Directive A
Filter the listing below, copying out every line that contains the string "point". Case counts.

Quoted passage

* * * * * * *

Capital Gains Inclusion Rate Change Postponed: What It Means for You

For months, investors and business owners across Canada were preparing for a major shift in tax rules. Ottawa had planned to increase the capital gains inclusion rate in June 2024. That deadline has now been pushed back. The change is scheduled for January 1, 2026, but with recent political developments, even that may never happen. 

This delay offers short-term relief. It also leaves Canadians in a familiar position: planning for an uncertain future. 

Why the Government Stepped Back 

The federal budget introduced an increase to the inclusion rate from 50 percent to 66.67 percent. For individuals, the higher rate would only have applied to annual gains above $250,000.  Corporations and most trusts would have been subject to the higher rate on all gains. 

The Department of Finance later confirmed that the plan was not ready to move forward. Instead, it will revisit the measure in 2026 [1]. For the next two tax years, gains will continue to be taxed under the existing 50 percent inclusion rate. 

Other Budget Changes Still Apply 

Not every measure was put on hold. Two major changes announced alongside the inclusion rate hike remain in effect: 

  • Lifetime Capital Gains Exemption (LCGE): The exemption has increased to $1.25 million for the sale of qualifying small business shares and farming or fishing property [2]. 
  • Canadian Entrepreneurs’ Incentive (CEI): This incentive gradually lowers the inclusion rate to one third on up to $2 million in lifetime gains for eligible entrepreneurs on the sale of eligible business property. It begins to phase in this year, with full implementation by 2029 – i.e., maximum $400,000 capital gain will be eligible for CEI per year [3]. 

These programs provide targeted relief, especially for owners of private companies. 

What This Means for Individuals 

For individuals, the pause means more time. If you were weighing whether to sell investments in 2024 to avoid a bigger tax bill, that urgency has eased. The 50 percent inclusion rate remains in place through 2025. 

The government is delaying the effective date of the increase to January 1, 2026. The Federal Liberals considered a pause on collecting the new taxes and the Finance Minister Dominic LeBlanc confirmed this on the social media platform X. [4].

* * * * * * *

Directive B
Proceed with the article on the postponed capital gains tax change, picking up right after its last sentence.

* * * * * * *

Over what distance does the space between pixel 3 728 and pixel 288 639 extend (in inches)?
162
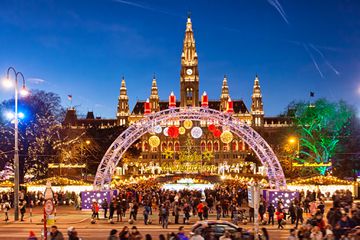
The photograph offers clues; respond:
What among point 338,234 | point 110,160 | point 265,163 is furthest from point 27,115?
point 338,234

* * * * * * *

Expected output A
What among point 338,234 | point 110,160 | point 265,163 is furthest from point 27,115?
point 338,234

Expected output B
It is also worth noting that changes to the Alternative Minimum Tax (AMT) began in January 2024. Even with the inclusion rate unchanged, some taxpayers with large gains may face higher AMT exposure [5]. 

What This Means for Corporations and Trusts 

Corporations and most trusts do not benefit from the $250,000 cushion. For them, the higher inclusion rate would apply across the board. The delay preserves the 50 percent rate for another two years, which creates a window to review long-term planning. 

This is an opportunity for business owners to revisit succession strategies, consider timing of dispositions, and look closely at how the higher LCGE might help reduce future liabilities. 

Politics Still at Play 

While the new start date is 2026, politics could alter the path again. In March 2025, Prime Minister Mark Carney announced his government would cancel the increase altogether [6]. If that decision stands, the inclusion rate will remain at 50 percent. Whether a future government might reintroduce the idea is impossible to predict. 

What To Take Away 

  • The 50 percent inclusion rate applies in 2024 and 2025. 
  • You have time to consider the timing of sales or transfers. 
  • The LCGE increase is already in place and could benefit many families. 
  • Political uncertainty makes flexibility a priority. 
  • Professional advice is critical to navigate these moving parts. 

Moving Forward 

The postponement of the inclusion rate hike may come as a relief, but it should not lead to inaction. Markets, governments, and personal circumstances can all change quickly. Planning with today’s rules in mind, while staying prepared for tomorrow, is the best way forward.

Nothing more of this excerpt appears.